Tak terasa 2019 sudah memasuki separuh jalan. Sejumlah liga-liga di Eropa telah habis musim sementara di belahan bumi lainnya kompetisi tengah bersiap memasuki paruh musim.

Meski demikian, segera datang lima kompetisi antarnegara untuk memanjakan para pencinta sepak bola.
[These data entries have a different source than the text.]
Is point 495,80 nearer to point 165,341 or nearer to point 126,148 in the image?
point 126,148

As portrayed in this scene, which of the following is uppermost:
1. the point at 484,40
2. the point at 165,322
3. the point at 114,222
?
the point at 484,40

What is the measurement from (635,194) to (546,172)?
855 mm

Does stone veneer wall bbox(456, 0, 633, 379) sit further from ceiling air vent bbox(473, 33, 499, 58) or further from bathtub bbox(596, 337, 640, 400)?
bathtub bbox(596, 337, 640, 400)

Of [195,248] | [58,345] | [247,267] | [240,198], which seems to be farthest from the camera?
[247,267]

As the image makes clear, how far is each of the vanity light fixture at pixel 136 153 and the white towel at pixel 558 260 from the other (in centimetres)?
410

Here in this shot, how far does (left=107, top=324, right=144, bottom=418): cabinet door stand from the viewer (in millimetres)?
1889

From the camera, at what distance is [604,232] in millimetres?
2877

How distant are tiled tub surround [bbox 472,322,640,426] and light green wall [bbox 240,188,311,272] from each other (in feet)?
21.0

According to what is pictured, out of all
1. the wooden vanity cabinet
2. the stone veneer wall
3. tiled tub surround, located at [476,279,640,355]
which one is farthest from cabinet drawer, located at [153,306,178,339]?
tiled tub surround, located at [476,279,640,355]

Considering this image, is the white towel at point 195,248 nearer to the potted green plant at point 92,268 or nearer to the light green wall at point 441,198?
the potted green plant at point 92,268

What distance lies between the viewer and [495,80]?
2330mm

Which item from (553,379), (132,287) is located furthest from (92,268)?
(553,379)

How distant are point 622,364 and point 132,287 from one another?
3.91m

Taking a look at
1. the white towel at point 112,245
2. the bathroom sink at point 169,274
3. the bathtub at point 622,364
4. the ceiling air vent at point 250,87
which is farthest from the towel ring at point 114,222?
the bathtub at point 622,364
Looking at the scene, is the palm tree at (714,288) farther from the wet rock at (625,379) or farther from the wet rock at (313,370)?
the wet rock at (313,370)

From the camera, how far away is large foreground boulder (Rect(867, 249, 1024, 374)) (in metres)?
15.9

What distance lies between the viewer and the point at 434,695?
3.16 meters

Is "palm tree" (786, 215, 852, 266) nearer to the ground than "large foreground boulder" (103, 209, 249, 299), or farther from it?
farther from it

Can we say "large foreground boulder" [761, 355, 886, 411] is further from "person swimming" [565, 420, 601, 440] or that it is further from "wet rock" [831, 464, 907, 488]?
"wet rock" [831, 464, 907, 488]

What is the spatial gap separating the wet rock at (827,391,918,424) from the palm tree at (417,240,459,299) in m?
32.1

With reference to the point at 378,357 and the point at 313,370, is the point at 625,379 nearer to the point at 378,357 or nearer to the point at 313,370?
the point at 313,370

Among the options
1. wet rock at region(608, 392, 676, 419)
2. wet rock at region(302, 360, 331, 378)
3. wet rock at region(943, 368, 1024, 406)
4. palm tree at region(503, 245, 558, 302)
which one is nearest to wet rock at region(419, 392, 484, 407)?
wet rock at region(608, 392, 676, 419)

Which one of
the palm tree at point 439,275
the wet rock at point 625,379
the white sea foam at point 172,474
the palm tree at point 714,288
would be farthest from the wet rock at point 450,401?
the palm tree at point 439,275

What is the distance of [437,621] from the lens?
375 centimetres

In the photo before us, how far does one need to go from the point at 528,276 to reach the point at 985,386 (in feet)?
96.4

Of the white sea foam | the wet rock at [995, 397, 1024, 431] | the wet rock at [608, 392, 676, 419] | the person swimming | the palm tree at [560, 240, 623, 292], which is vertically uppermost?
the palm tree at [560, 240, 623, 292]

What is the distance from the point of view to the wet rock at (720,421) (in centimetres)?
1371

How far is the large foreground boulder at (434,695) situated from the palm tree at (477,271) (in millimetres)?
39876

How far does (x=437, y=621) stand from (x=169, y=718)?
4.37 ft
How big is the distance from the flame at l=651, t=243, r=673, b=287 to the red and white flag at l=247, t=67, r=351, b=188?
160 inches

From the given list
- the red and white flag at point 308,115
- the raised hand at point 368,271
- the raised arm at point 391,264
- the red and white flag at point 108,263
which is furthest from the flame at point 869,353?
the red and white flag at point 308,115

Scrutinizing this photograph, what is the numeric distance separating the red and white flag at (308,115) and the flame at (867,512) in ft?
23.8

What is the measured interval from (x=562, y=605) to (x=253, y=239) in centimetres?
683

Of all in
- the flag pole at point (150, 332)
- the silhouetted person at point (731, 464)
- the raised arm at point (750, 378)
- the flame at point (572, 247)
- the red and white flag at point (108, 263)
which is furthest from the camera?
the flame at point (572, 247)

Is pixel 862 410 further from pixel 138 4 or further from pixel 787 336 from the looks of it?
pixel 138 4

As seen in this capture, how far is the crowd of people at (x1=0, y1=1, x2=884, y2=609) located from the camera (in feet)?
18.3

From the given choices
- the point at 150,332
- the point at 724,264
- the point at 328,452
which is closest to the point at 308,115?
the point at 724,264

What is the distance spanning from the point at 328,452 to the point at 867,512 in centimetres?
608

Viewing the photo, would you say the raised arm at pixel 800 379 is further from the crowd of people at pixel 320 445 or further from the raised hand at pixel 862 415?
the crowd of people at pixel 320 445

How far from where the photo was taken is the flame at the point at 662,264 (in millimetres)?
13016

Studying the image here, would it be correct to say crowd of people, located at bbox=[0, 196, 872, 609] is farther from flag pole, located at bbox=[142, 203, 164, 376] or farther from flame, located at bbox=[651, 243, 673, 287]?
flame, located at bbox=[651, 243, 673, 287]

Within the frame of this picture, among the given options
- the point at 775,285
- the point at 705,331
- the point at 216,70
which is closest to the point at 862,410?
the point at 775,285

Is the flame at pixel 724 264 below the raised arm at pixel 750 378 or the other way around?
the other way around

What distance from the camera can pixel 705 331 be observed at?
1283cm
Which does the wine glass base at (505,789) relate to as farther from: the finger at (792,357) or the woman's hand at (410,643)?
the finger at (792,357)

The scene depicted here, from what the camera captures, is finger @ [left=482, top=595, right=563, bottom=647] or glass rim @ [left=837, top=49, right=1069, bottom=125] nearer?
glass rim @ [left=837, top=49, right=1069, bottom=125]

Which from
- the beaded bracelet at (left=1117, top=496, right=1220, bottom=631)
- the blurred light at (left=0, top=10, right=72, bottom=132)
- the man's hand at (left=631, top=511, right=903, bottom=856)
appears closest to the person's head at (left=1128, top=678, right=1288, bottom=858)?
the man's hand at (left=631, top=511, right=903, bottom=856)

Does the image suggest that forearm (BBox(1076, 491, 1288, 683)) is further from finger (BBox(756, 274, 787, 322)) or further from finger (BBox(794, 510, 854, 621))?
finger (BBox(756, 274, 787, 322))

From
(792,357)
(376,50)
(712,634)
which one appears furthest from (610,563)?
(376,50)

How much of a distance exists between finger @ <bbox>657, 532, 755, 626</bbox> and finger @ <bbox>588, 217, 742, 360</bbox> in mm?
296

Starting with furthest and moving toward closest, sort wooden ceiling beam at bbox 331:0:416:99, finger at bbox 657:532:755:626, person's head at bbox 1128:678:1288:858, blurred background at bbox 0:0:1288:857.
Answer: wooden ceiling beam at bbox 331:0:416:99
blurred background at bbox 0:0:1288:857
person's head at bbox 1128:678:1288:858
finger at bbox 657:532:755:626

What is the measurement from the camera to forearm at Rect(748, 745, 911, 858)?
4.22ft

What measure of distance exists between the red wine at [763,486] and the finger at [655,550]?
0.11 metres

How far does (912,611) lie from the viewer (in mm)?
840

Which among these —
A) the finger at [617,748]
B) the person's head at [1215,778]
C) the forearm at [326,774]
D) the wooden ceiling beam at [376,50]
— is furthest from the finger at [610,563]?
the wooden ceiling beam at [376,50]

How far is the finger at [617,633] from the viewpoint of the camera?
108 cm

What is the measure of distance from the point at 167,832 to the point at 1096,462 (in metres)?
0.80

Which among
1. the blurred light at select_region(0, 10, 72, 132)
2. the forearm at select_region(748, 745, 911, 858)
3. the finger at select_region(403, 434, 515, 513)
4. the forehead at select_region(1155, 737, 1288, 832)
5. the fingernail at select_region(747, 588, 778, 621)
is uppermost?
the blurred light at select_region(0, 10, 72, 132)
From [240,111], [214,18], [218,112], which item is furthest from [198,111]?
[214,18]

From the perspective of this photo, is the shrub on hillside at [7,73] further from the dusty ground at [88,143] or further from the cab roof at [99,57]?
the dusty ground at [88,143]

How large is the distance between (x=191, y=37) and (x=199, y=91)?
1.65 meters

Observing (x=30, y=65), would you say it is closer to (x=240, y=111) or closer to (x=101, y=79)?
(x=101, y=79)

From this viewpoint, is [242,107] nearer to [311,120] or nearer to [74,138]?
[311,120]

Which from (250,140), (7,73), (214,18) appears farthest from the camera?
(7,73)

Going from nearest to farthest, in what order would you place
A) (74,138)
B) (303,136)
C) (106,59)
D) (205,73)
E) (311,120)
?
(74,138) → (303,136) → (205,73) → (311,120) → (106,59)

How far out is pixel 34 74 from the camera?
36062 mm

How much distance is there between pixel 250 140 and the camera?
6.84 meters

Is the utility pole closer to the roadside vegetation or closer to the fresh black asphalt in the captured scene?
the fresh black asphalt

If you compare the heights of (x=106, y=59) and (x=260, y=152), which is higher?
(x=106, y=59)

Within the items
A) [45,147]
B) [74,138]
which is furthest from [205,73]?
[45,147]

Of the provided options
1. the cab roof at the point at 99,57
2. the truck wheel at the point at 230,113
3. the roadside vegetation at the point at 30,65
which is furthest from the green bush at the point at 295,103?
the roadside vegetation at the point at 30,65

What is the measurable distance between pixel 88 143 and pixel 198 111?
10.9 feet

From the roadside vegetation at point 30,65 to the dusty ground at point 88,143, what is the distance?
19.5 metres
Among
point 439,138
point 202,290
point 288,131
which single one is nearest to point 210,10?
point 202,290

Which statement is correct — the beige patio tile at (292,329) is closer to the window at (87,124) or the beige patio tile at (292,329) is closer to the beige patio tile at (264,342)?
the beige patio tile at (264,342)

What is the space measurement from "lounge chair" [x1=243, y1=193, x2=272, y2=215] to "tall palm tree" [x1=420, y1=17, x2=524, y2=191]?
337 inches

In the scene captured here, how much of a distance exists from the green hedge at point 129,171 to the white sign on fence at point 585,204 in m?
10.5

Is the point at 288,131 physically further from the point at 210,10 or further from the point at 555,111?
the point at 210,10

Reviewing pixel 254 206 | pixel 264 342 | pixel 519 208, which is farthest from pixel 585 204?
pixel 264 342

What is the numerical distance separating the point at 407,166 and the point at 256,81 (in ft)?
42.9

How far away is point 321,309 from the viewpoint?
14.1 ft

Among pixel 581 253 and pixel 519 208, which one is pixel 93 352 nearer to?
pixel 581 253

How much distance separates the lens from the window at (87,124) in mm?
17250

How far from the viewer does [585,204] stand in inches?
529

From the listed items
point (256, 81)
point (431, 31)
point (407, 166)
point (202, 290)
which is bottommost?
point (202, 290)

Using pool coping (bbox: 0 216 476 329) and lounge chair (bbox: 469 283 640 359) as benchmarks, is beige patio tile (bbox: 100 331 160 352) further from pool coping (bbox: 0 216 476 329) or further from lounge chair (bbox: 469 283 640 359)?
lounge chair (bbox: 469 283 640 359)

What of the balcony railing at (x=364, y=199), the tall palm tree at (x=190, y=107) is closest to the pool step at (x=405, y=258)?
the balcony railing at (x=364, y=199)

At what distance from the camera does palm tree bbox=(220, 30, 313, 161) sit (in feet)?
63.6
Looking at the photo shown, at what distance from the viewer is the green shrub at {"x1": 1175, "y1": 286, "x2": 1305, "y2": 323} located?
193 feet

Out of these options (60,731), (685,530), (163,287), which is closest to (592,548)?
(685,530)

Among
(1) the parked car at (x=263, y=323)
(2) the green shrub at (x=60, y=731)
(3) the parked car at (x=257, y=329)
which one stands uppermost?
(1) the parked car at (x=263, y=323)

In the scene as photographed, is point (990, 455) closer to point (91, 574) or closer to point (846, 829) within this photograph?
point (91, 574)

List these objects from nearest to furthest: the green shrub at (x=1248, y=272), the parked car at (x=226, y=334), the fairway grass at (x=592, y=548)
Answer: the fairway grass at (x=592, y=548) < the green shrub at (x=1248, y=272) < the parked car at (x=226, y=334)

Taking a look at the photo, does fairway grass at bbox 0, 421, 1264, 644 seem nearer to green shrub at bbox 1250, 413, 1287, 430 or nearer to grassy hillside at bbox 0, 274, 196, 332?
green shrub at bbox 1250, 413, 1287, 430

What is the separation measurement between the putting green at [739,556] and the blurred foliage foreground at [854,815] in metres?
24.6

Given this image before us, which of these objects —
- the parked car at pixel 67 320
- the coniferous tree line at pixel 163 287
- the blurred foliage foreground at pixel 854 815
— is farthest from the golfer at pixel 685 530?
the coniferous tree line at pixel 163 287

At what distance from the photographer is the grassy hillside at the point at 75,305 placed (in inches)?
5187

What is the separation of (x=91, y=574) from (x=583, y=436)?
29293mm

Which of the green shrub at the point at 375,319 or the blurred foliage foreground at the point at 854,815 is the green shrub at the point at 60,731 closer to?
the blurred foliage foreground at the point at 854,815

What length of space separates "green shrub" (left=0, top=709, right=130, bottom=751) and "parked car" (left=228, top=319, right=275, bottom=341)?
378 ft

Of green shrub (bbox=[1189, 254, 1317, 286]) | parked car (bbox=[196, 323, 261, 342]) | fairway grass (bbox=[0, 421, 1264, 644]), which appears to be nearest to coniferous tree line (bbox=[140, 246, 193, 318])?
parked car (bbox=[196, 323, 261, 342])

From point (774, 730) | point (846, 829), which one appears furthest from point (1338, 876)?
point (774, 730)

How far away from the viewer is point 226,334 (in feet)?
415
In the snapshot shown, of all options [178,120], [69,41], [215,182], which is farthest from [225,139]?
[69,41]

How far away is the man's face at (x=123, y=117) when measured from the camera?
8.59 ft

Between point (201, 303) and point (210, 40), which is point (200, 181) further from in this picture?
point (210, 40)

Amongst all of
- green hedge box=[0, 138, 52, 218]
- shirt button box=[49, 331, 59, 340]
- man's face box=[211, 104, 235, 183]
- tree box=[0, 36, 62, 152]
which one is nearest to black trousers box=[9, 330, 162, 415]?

Tak biasanya, musim panas kali ini “yang bola, yang berpesta!”.

Mengkreasi ulang judul film garapan sutradara legendaris Sumandjaja, “Yang muda, yang bercinta” yang rilis di tahun 1970-an, bulan Juni nampaknya memang benar-benar membuat para pencinta sepak bola dimabuk kepayang bak Sony (yang diperankan sastrawan W.S. Rendra) yang jatuh cinta pada pujaan hatinya Titiek (yang diperankan aktris senior Yati Octavia.)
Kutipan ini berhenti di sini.